## PROBLEM STATEMENT:
Lay out every line of the listing below as a JSON array of strings, one string per line, leaving out any blank lines.

'''

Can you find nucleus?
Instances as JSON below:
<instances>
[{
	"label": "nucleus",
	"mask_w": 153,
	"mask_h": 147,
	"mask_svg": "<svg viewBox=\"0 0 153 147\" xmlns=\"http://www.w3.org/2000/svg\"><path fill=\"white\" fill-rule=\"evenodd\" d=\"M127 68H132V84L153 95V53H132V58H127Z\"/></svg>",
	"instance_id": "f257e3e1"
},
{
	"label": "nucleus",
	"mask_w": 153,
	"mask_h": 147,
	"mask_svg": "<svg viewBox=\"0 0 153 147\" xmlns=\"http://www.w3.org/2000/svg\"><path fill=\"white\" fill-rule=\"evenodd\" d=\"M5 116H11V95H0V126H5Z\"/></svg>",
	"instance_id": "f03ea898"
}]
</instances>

'''

## OUTPUT OF THE EXERCISE:
[
  "Can you find nucleus?",
  "Instances as JSON below:",
  "<instances>",
  "[{",
  "\t\"label\": \"nucleus\",",
  "\t\"mask_w\": 153,",
  "\t\"mask_h\": 147,",
  "\t\"mask_svg\": \"<svg viewBox=\\\"0 0 153 147\\\" xmlns=\\\"http://www.w3.org/2000/svg\\\"><path fill=\\\"white\\\" fill-rule=\\\"evenodd\\\" d=\\\"M127 68H132V84L153 95V53H132V58H127Z\\\"/></svg>\",",
  "\t\"instance_id\": \"f257e3e1\"",
  "},",
  "{",
  "\t\"label\": \"nucleus\",",
  "\t\"mask_w\": 153,",
  "\t\"mask_h\": 147,",
  "\t\"mask_svg\": \"<svg viewBox=\\\"0 0 153 147\\\" xmlns=\\\"http://www.w3.org/2000/svg\\\"><path fill=\\\"white\\\" fill-rule=\\\"evenodd\\\" d=\\\"M5 116H11V95H0V126H5Z\\\"/></svg>\",",
  "\t\"instance_id\": \"f03ea898\"",
  "}]",
  "</instances>"
]